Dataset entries
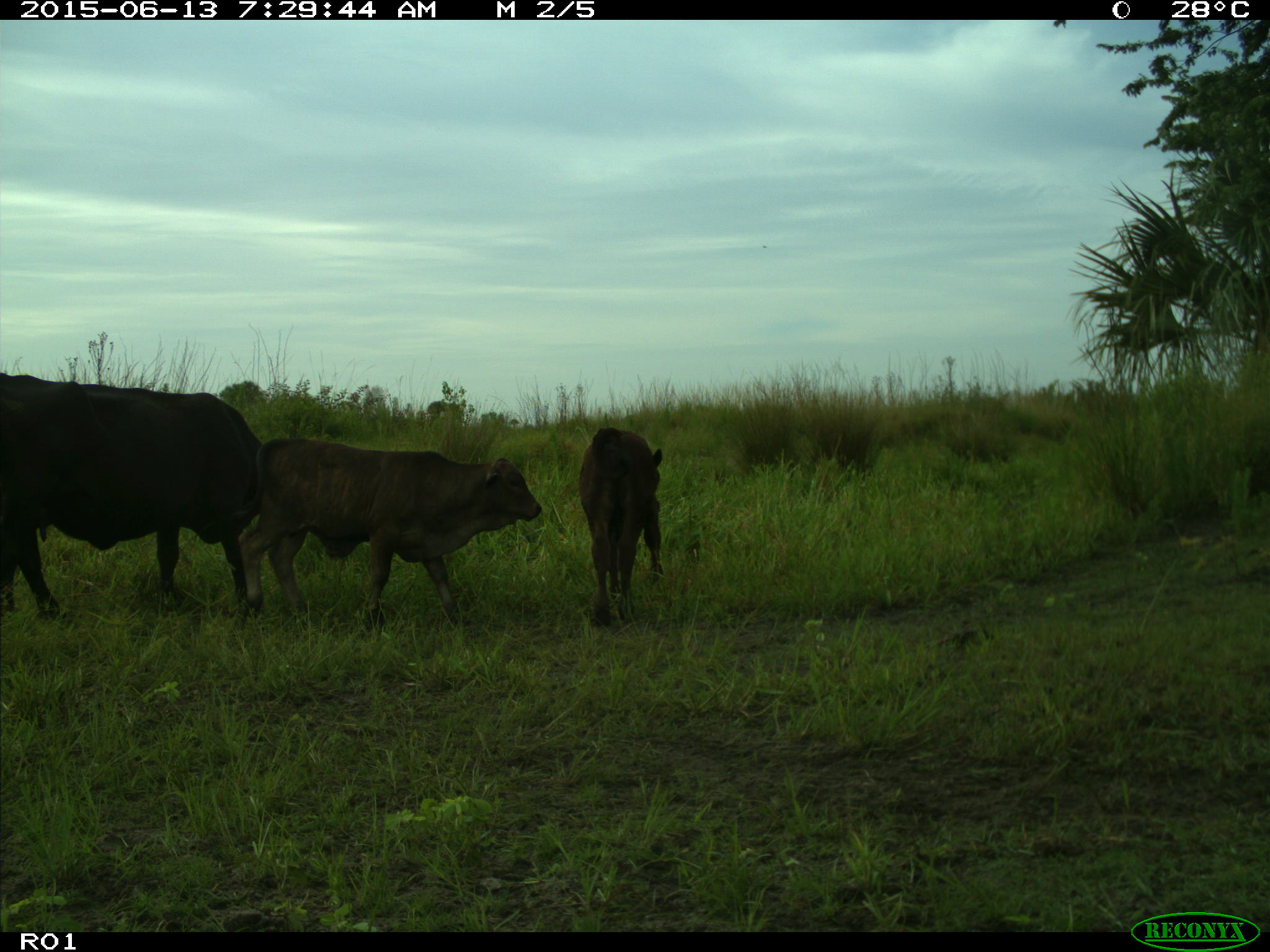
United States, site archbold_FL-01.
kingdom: Animalia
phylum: Chordata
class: Mammalia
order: Artiodactyla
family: Bovidae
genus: Bos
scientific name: Bos taurus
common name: domestic cow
Bos taurus (domestic cow).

> _BRIEF_
An exact copy of every entry above is needed, minus the pictures.

> _EXERCISE RESPONSE_
United States, site archbold_FL-01.
kingdom: Animalia
phylum: Chordata
class: Mammalia
order: Artiodactyla
family: Bovidae
genus: Bos
scientific name: Bos taurus
common name: domestic cow
Bos taurus (domestic cow).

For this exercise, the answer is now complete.